To the best of my knowledge, there are very few (if any) women risking their lives in abortion clinics prepared to kill viable foetuses in the UK, although maybe I am being naive there. Certainly they would be operating illegally if they were.

Why should you have any influence over a woman you don't know who wants to murder her (born) child whom you equally don't know? I suspect you feel that you should speak up for the child and that the child has some rights.

Protecting the weak is a part of a civilised society and, as such, my opinion has validity.

CoteDAzur · 30/06/2011 19:30

Yes, you are talking about "human life". Incorrectly.

The vast majority of abortions are carried out in the embryo stage. All but a few happen in the first four months of pregnancy.

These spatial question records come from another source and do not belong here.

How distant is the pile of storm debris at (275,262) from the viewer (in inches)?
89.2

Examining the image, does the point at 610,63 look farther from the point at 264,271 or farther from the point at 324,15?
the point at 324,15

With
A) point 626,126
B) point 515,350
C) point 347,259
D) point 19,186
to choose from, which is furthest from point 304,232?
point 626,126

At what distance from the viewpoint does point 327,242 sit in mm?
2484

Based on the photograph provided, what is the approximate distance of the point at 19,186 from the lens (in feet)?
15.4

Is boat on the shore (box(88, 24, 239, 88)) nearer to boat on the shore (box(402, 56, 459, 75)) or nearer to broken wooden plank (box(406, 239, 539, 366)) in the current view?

An embryo possesses "human life" only because it is made up of human cells, in the sense that a sunflower seed possesses "sunflower life".

"I'm uncomfortable with one persons life being defined in terms of another persons view of them..."

An embryo is not a person, and neither is a fetus. Until you grasp this very simple truth, you will forever be confused on the subject and wonder why the murder of these little people is legal in so many modern countries.

tadjennyp · 30/06/2011 19:57

Thanks for the information on Nicaragua and the Philippines. Really horrible stuff. Does anyone know what happens to women with ectopic pregnancies in NI and other states where abortion is illegal, given that life is believed to start at conception? How is that dealt with?

wildkittydeer · 30/06/2011 20:01

Actually Bornsicky whereas some women do die from illegally performed abortions, 100% of all babies die in any kind of abortion or are you one of those who think a baby is only a baby if the mother happens to want it?